SK Telecom announced its A.X K1 foundation model on December 28, 2025, describing it as Korea’s first 500B‑scale hyperscale AI with 519 billion parameters. The model will anchor a government-backed “sovereign AI” consortium and is intended to be opened to Korean companies and researchers via APIs and open-source access.
This article aggregates reporting from 5 news sources. The TL;DR is AI-generated from original reporting. Race to AGI's analysis provides editorial context on implications for AGI development.
A.X K1 is one of the most aggressive national-scale bets we’ve seen outside the U.S. and China: a 519B‑parameter “teacher model” explicitly positioned as sovereign infrastructure rather than just another commercial LLM. SK Telecom and its consortium partners are trying to compress an entire AI stack—from custom NPUs and data centers to agents and consumer apps—into a single vertically integrated program, with A.X K1 as the brain. That’s notable because it treats foundation models as shared digital public capital, not just a product line. ([news.sktelecom.com](https://news.sktelecom.com/en/2533?utm_source=openai))

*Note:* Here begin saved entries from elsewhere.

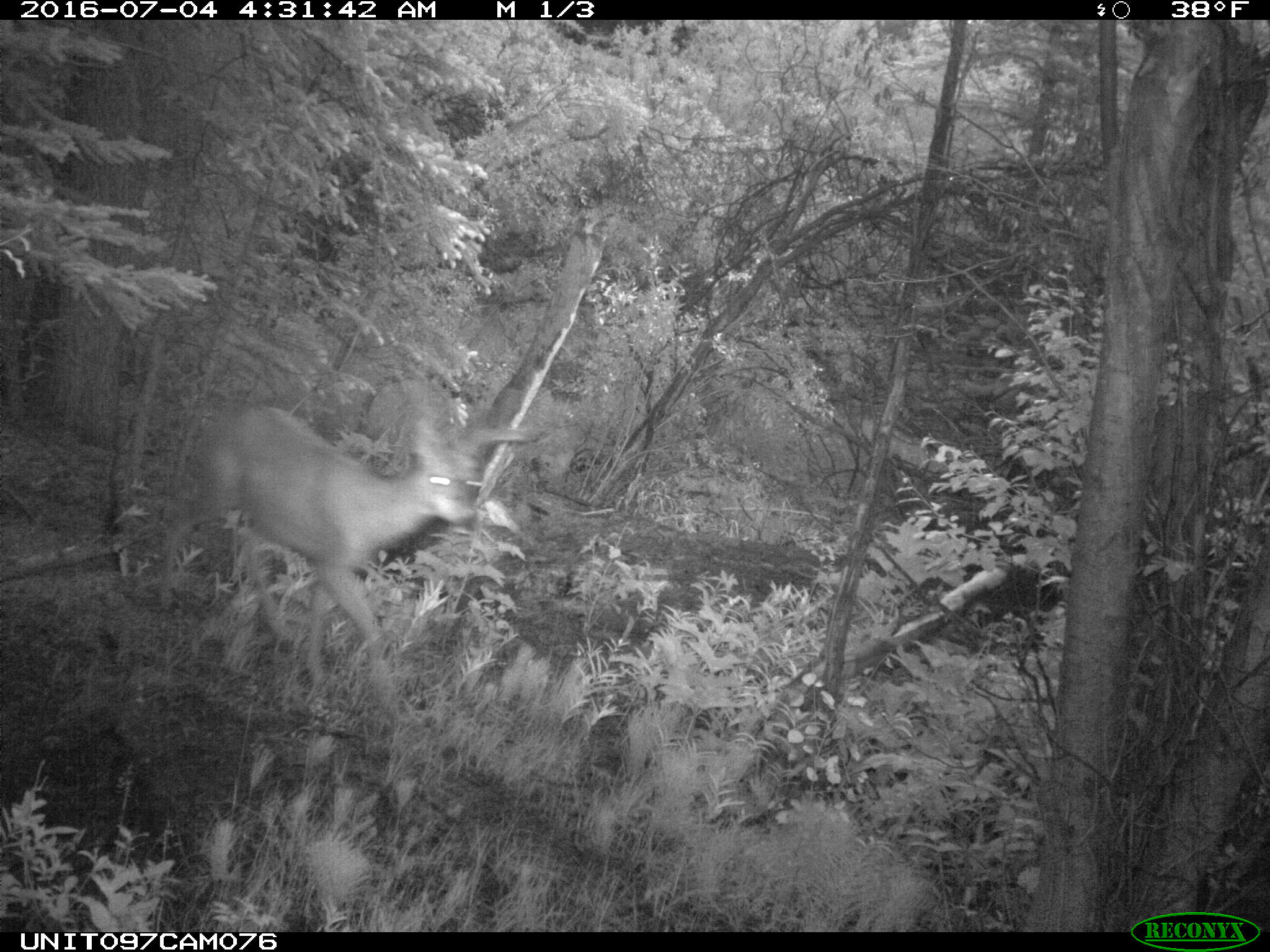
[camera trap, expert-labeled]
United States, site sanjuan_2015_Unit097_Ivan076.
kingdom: Animalia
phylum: Chordata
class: Mammalia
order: Artiodactyla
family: Cervidae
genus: Odocoileus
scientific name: Odocoileus hemionus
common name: mule deer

Strategically, this pushes Korea into the top tier of AI powers by parameter scale and ambition. The consortium is already wired into real distribution through SKT’s A. (A‑DoT) assistant and Liner’s 11 million‑plus users, and it plans open-source releases and APIs to catalyze a broader local ecosystem. If they execute, Korea can become a regional counterweight to U.S. and Chinese clouds, and A.X K1 could become a default base model for Korean-language and on‑device use cases. ([stocktitan.net](https://www.stocktitan.net/news/SKM/sk-telecom-unveils-a-x-k1-korea-s-first-500b-scale-hyperscale-ai-hk99nyiwi882.html?utm_source=openai))
For the global AI race, A.X K1 is another data point that 500B‑scale reasoning models are becoming table stakes for countries that want autonomy at the frontier. It also subtly raises the bar for “sovereign AI”: it’s no longer enough to have a 70B domestic model—you’re now competing with national projects that bundle hardware, infra, and deployment channels around trillion‑token‑class systems.